Passava da meia noite quando Dante deixou a delegacia. Ele considerava conversar mais com Estela, Gui e seu Oliveira enquanto dirigia seu velho Corcel GT. Ainda era um bom carro, mas acima de tudo era seu parceiro. Lembrava-se de sua primeira perseguição com o Corcel, onde ganhou velocidade tão rápido que o ladrão simplesmente desistiu. O carro era para Dante o que o Um Anel era para Sauron. E agora ele iria ser posto na garagem depois do vigésimo primeiro dia consecutivo sem um furto sequer. Dante praticamente conseguia sentir sua frustração.

Quando já estava pra entrar na rua de sua casa, não pôde deixar de reparar nas duas pessoas paradas em frente ao hotel que havia sido há pouco inaugurado. A rua estava completamente deserta, e cada brisa a esta hora era de fazer qualquer um tremer dos pés à cabeça. Parando pra olhar melhor, viu que eram duas mulheres, uma cujo rosto não conhecia. A outra era a tão comentada Tália Moore, dona do hotel, e que também fazia a gerência. Resolveu verificar.

Parando em frente, Dante recordou o quão esquisito era aquele hotel. A começar pelo nome, A Noiva Pastora. Os dizeres formavam um arco de letras de metal no alto portão gradeado onde era a entrada. Por trás, o hotel de primeiro andar erguia-se com suas paredes brancas, portas brancas, janelas brancas e cortinas brancas. A casa tinha um teto triangular e várias janelas dispostas por toda a lateral, quatro em cada andar. Artemísias prateadas adornavam vários canteiros que faziam o contorno de uma passagem do portão até a porta, e dali seguiam para cercar todo o hotel. A palidez do lugar já chamava atenção suficiente a qualquer hora, mas à noite o contraste com a casa e o reflexo do luar na folhagem lhe davam um ar particularmente fantasmagórico. Dante sentia certa curiosidade de saber como era por dentro.

As duas mulheres conversavam em frente ao portão, na calçada.
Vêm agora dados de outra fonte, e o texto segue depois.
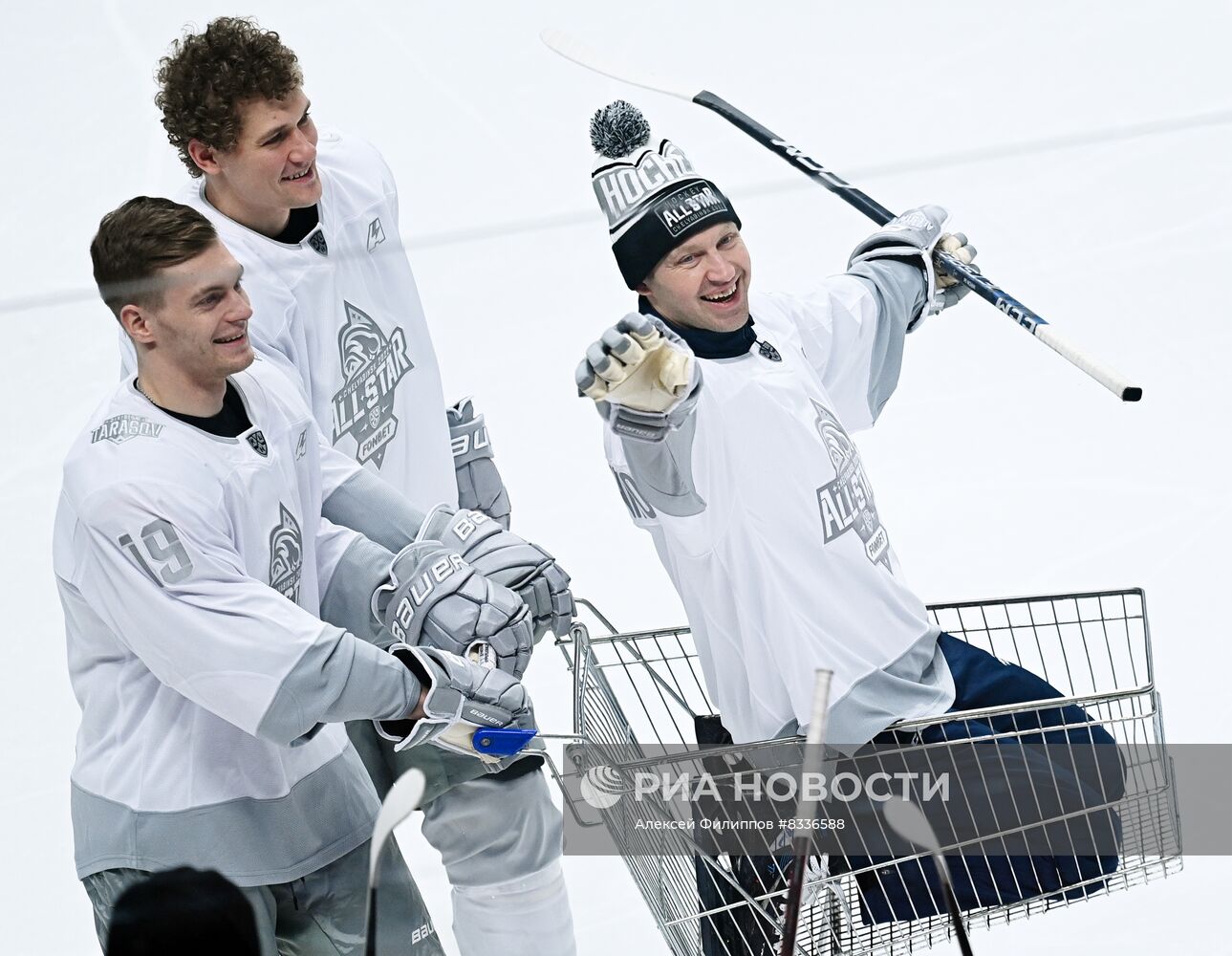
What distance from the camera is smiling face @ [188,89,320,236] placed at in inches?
98.0

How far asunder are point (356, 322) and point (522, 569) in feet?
1.87

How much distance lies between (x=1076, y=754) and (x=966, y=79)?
3512 millimetres

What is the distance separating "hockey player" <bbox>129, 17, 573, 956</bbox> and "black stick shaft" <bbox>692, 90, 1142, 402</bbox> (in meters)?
0.63

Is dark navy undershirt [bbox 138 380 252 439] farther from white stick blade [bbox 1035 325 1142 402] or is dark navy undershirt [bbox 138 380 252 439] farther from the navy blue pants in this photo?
white stick blade [bbox 1035 325 1142 402]

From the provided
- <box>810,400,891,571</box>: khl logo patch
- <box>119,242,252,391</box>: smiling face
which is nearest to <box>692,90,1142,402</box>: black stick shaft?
<box>810,400,891,571</box>: khl logo patch

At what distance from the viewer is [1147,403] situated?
13.7 feet

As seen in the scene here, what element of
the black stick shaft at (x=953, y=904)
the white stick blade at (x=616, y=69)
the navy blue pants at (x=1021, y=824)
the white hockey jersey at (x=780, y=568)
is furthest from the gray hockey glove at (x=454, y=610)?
the white stick blade at (x=616, y=69)

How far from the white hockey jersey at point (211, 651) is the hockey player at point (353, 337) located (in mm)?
222

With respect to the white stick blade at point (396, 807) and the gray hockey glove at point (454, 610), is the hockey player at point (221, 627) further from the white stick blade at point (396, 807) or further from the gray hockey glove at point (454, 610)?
the white stick blade at point (396, 807)

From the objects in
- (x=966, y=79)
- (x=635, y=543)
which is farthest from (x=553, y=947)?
(x=966, y=79)

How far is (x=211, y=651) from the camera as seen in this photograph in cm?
198

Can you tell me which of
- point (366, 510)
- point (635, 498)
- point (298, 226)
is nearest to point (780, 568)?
point (635, 498)

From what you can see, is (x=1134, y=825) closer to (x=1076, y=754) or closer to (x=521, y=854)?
(x=1076, y=754)

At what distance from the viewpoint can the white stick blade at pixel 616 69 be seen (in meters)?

Quando Dante parou em frente, viu que a desconhecida estava grávida. Tinha os cabelos negros como carvão, enquanto os da dona Tália eram quase ofuscantes de tão brancos. A mulher mais velha tinha olhos azuis muito claros, e poucas rugas apesar da idade avançada. Seus cabelos sem a mais tênue ondulação até a altura da cintura e seu habitual vestido preto repleto de bordados lhe davam um ar bastante único por estas bandas, talvez até um pouco assustador.

– Precisam de ajuda, moças?

As duas repararam no brasão policial do Corcel.
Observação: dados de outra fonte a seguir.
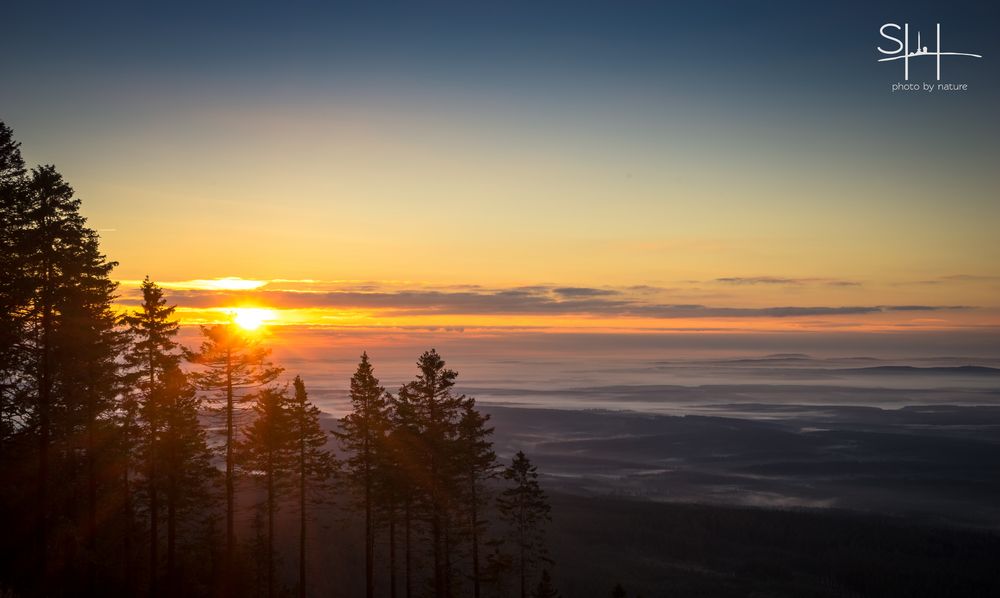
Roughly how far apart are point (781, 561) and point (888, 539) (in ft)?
76.0

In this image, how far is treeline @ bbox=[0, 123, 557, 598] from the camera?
2216 cm

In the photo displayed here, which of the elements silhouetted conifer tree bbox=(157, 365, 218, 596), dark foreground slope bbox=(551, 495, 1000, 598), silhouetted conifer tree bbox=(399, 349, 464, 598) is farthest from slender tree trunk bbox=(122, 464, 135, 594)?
dark foreground slope bbox=(551, 495, 1000, 598)

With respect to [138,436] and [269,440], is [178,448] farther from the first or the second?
[269,440]

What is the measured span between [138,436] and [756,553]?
10596cm

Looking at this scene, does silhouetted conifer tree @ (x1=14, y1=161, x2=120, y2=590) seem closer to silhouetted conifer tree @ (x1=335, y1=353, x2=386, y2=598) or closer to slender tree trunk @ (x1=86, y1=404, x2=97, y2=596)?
slender tree trunk @ (x1=86, y1=404, x2=97, y2=596)

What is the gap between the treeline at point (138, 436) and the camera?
72.7 ft

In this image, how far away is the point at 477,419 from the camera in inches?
1459

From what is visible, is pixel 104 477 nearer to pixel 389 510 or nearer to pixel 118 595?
pixel 118 595

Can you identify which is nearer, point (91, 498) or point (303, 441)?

– Ah... não se incomode, oficial. – disse Tália – Aconteceu de eu estar aqui fora enquanto esta adorável dama recém-chegada na cidade estava à procura de um hotel. Já estávamos para entrar.

Dante despediu-se com um “boa noite” e seguiu seu caminho, pensando agora a respeito de Tália. Rita dizia que ela era inglesa, mas Rita dizia muitas coisas. Tália chegara à cidade na semana anterior, uns dias antes de Gui entrar gritando pela porta da delegacia anunciando o primeiro dos incomuns eventos, com uma exaltação inclusive bastante suspeita. De qualquer forma, após os outros dois relatos, Dante resolveu dar ao garoto alguma credibilidade. Porém, como não tinha mais nada que ligasse a forasteira a algum dos casos, decidiu não pensar mais nisso.
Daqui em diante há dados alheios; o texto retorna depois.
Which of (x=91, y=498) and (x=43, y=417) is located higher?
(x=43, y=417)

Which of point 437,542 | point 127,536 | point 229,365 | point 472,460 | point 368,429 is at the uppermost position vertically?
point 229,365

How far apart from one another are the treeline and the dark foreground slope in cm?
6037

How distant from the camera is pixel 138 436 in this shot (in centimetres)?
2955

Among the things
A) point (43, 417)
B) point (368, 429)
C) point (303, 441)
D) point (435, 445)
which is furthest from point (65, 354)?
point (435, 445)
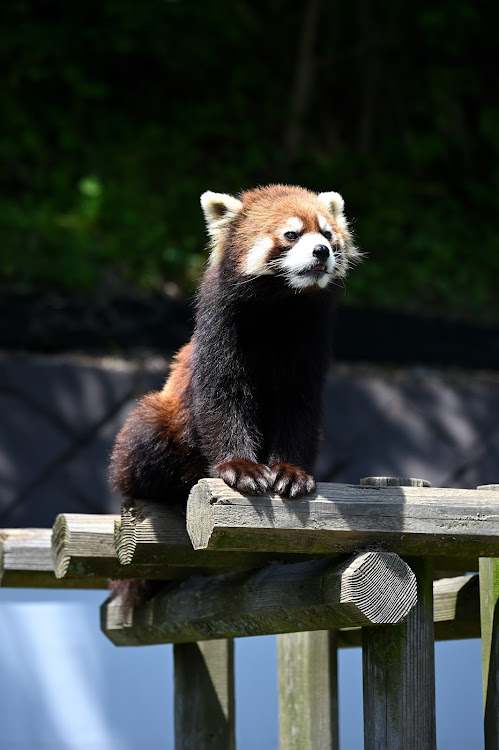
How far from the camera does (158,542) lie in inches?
124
Chegou em casa e, enquanto abria o portão, tomou um susto com uma coruja cinzenta empoleirada no muro. Dante não era muito chegado em corujas. Seu pai costumava assustá-lo com uma máscara quando o pequeno fazia alguma besteira, e nunca antes de tranquilizá-lo com doces palavras. “Não se preocupe”, ele dizia. “Eu fazia essas coisas o tempo todo”, ele dizia. Desgraçado. Enfim, ao entrar, foi direto pra cama.